ほんの10分程度で佐伯の車が現れる。イタリア製の真っ赤な車は、この暗がりのなかでもよく目立つ。もう50に近いはずの佐伯は、その年齢でなお筋肉質で引き締まった体を維持している。優しげな目元によった無数のしわが唯一年齢を感じさせるが、それさえも佐伯の顔の上では美点に変わる。
車に乗り込むと、どこかの外国製だという独特の香水の匂いが満ちている。軽くキスをしてからスムーズに車を発進させ、片手で器用にハンドルを操作した。窓の外を真夜中の街並みが通り過ぎていく。人通りがほとんどなく明かりの消えた街の様子を見ていると、ささくれ立っていた気持ちが落ち着いていく。
「マヤ、今日は本当にすぐホテルで良いんだね?」
「はい。早く……したいから」
「かわいいことを言う……どれ、ちょっと足を広げてごらん」
佐伯の穏やかな低音の声が耳をくすぐる。少しだけ両足の間を広げると、正面を向いたまま佐伯が手を伸ばしてきた。悪戯な手は太ももを撫で、その内側にそっと指を滑らせる。足の間にある下着の布地に触れられると、その刺激に声が出る。
「あっ……」
指先はその割れ目の部分を丁寧に擦り、マヤの入口を下着の上から突いてくる。車は止まらない。佐伯はマヤのほうに少しも視線を向けないまま、運転を続ける。指は焦らすように陰部のまわりを這いまわる。

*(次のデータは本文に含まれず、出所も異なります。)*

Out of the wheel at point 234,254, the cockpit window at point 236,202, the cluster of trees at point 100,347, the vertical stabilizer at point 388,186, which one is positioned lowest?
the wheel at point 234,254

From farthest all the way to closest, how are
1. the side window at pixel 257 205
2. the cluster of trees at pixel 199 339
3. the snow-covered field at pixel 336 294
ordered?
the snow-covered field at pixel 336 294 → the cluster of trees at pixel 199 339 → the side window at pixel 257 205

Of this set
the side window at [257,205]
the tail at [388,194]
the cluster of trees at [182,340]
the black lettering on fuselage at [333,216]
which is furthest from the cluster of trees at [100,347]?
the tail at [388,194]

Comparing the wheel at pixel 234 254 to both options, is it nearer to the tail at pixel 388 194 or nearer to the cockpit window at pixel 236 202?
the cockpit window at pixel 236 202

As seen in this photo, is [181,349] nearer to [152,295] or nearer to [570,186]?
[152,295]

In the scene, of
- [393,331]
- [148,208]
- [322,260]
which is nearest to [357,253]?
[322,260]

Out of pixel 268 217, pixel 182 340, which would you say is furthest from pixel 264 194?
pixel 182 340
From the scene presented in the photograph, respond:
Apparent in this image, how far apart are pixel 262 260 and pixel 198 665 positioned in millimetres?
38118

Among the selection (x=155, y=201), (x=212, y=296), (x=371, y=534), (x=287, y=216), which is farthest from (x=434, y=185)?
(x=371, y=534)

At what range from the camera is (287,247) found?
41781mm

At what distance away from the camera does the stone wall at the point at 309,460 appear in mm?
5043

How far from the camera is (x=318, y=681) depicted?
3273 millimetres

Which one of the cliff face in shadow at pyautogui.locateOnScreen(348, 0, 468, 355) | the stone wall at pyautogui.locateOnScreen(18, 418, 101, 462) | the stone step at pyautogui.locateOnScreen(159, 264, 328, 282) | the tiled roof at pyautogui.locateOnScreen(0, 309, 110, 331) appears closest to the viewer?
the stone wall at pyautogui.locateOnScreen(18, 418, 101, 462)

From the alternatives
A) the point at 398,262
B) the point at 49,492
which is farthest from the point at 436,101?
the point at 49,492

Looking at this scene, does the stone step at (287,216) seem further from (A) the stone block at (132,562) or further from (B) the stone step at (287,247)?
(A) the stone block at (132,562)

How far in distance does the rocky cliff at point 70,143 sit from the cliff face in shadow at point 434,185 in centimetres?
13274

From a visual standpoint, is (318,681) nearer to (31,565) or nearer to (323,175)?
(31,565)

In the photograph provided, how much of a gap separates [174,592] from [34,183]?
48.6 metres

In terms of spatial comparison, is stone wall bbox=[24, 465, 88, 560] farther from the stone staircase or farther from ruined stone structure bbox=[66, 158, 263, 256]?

「んっ、パパ……気持ちいい……ここ、もっとして……」
「すごいね、今日はもうこれだけでびちょびちょに濡れているよ……あと少しでホテルにつくから、それまで我慢だ」
「やだ……もっと、ここ、くちゅくちゅってして……」
「だめだよ、マヤ。我慢しなさい。部屋に着くまでは自分で触ってもいけないよ? わかったね」
「はい、パパ……」
佐伯は何事も無かったかのように手を引っ込める。快感の途中で置き去りにされたマヤの体は疼きが止まらなくなる。佐伯の目を盗むようにして、その濡れた部分を指でなぞってみる。下着の中に手を入れる。クリトリスを中指でくるくると撫でると、痺れるように気持ちが良くなる。
「んっ……!」
そのまま指を膣に挿入しようとしたところで、佐伯に腕を強く掴まれた。車はいつのまにかホテルの駐車場に着いていた。
「マヤ、どうして言うことを聞かないんだい?」
諭すような口調に、マヤは本当に悪いことをしたような気がしてくる。
「ごめんなさい……パパ……」
「マヤは悪い子だったんだね? 悪い子にはおしおきが必要だ」
佐伯は微笑みながら車を降り、マヤの腕を強く引きながらホテルの中へと入っていった。